Woods Has Friends With Clout In High Places

Nice reporting by Daniel Lopez in the Monterey County Herald to reveal the finger pointing over who asked a banner plane to move along, particularly since the FBI is getting the blame and denying they'd do such a thing.

The pilot flew with one banner and did nothing wrong, Dereeder said, when a message from the FBI was relayed though the control tower at Monterey Peninsula Airport, asking the pilot to leave the area.

"We didn't fly over the crowd," he said. "We were a half-mile away from the golf course."

Uh, then how did several people get a shot of the banner taken from the second green as Dustin Johnson was making triple? Oh, why did the crowd erupt in laughter reading the banner?

Dereeder said the pilot complied with the request to change his flight path and the second banner wasn't flown.

Monterey County Sheriff's Cmdr. Mike Richards said the request was made by an FBI representative to the FAA out of concern for public safety.

"It was a request, not an order," he said.

Such requests made to pilots through the FAA is "standard operating procedure" for large events, said FBI spokesman Special Agent Joseph Schadler.

"It's entirely a safetyconcern issue," he said. "It happens every single time, every single golf tournament that we are involved in. There's no difference in what happened on Sunday or what didn't happen on Sunday."

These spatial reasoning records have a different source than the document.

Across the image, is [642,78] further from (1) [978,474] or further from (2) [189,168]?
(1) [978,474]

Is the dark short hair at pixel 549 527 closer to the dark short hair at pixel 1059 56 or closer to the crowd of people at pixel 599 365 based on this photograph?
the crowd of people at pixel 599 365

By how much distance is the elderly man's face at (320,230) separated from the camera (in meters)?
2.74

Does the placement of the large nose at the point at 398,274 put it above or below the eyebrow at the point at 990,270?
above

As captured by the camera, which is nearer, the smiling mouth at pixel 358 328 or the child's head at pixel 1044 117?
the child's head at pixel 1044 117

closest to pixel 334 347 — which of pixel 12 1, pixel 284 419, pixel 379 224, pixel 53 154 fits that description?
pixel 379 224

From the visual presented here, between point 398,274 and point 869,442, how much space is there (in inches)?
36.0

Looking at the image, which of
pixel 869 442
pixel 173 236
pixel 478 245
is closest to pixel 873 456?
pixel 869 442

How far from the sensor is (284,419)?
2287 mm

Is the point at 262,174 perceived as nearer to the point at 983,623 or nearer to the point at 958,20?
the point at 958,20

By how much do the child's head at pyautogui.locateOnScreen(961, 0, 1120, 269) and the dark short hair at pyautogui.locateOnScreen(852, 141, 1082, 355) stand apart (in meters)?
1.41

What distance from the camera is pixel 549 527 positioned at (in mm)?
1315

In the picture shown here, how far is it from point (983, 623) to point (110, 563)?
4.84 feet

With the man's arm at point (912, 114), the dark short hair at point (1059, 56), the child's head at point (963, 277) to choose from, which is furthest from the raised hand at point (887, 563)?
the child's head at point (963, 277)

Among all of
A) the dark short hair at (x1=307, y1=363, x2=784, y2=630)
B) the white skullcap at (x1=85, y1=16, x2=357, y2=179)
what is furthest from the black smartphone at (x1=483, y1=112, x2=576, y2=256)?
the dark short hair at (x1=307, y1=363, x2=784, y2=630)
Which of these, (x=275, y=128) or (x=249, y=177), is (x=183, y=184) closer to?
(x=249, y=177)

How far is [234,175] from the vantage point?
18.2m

But FAA spokesman Lynn Lunsford said, "The FBI doesn't typically get involved in stuff like that unless there is some type of criminal activity."

Though the FBI acknowledges the request was made, Lunsford said he checked with the FAA "terminal radar control room" and found no record of the request.

"I have checked and we have no record of the FBI asking to have the pilot to the leave the area," he said. "I haven't been able to find any record at all that we had any type of request like that."